Mit freundlichen Grüßen
Ihr Rheinspange-Team
Sehr geehrtes Rheinspangenteam,
als einer der Initiatoren aus der Chemieindustrie kommend, möchte ich an dieser Stelle die mal die wirklich sehr gute Transparenz der Untersuchungen des Projekteams herausstellen, die sie von Projektbeginn an kontinuierlich zeigen. Diskussionen die dabei entstehen können nun fachlich auf Basis von Fakten geführt werden und die bisherigen Ergebnisse bestätigen auch weiterhin die klare Notwendigkeit dieser Rheinquerung in einem immer mehr wachsenden urbanen und wirtschaftlichen Raum zwischen den Städten Köln und Bonn.
In Ihren Untersuchungen haben sie auch gezeigt, dass die eingesparten km und damit die Emissionsreduzierungen im Hinblick unser aller Zielsetzung von Klimaschutzanstrengungen durch kürzere Punkt-Punkt Verbindungen erheblich sind und definitiv eine Entzerrung der Verkehre damit erfolgen kann und wir wieder planbarere
Verkehrsverbindungen erhalten. Diese notwendige Zielsetzung für alle Verkehre, kann nicht erreicht werden, in dem wir die Logistikleistungen auf die Nacht verlegen oder verbannen, mal ganz abgesehen von den Folgen für das Fahrermanagement und die Attraktivität, Dazu kommen zusätzlichen Kosten für Nachtarbeit und es fehlen Ausgleichsmöglichkeiten einer Wechselschicht. Aber es ist gut dass wir solche Diskussionen ergebnisoffen führen und Ergebnisse daraus zukünftig auch berücksichtigen .
Weiter so!
mit besten Grüßen
G. Deimel
Sehr geehrte Damen und Herren,
es muss mich doch überraschen, dass in diesem Forum immer wieder die Verlagerung von Transportfahrten in die Nachtstunden als Alternative zu einem sachgerechten Ausbau der Verkehrswege vorgeschlagen wird.

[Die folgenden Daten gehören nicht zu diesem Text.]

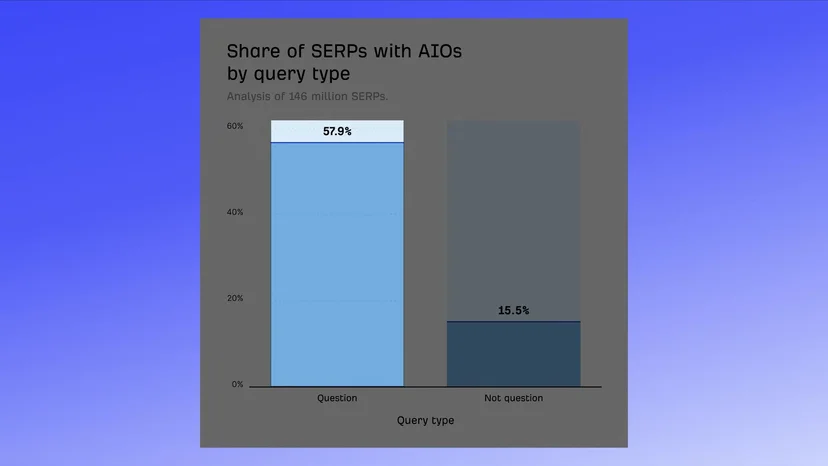 Share of SERPs with AIOs by query type

Analysis of 146 million SERPs.

60%
40%
20%
0%

57.9%
15.5%

Question
Not question

Query type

Sowei es mir bekannt ist, gilt Nachtarbeit in der Bundesrepublik Deutschland nur dann als ethisch empfehlenswert, wenn diese aus zwingender sachlicher oder wirtschaftlicher Notwendigkeit unbedingt erforderlich ist. Dies ist beispielsweise bei Ärzten, Krankenpflegern, Polizisten und Feuerwehrleuten unmittelbar einsichtig – aber auch bei Nachtschichten in der Industrie, ohne die kostenintensive Produktionsanlagen (etwa im Automobilbau oder in der Chemieindustrie) nicht selbst-amortisierend ausgelastet werden könnten.
Ausgerechnet Lastwagentransporte über das ohnehin zwingend notwendige Maß hinaus präferenziell in die Nacht zu verlegen bedeutet, einer bereits gesundheitlich stark betroffenen Berufsgruppe eine zusätzliche gesundheitliche Belastung aufzuerlegen, welche zudem wegen der bei Nachtfahrten müdigkeitsbedingt deutlich erhöhten Unfallgefahr auch noch ein nicht zu unterschätzendes Unfallrisiko für die Allgemeinheit mit sich bringt, etwa bei Kollisionen zwischen Lastwagen und PKWs.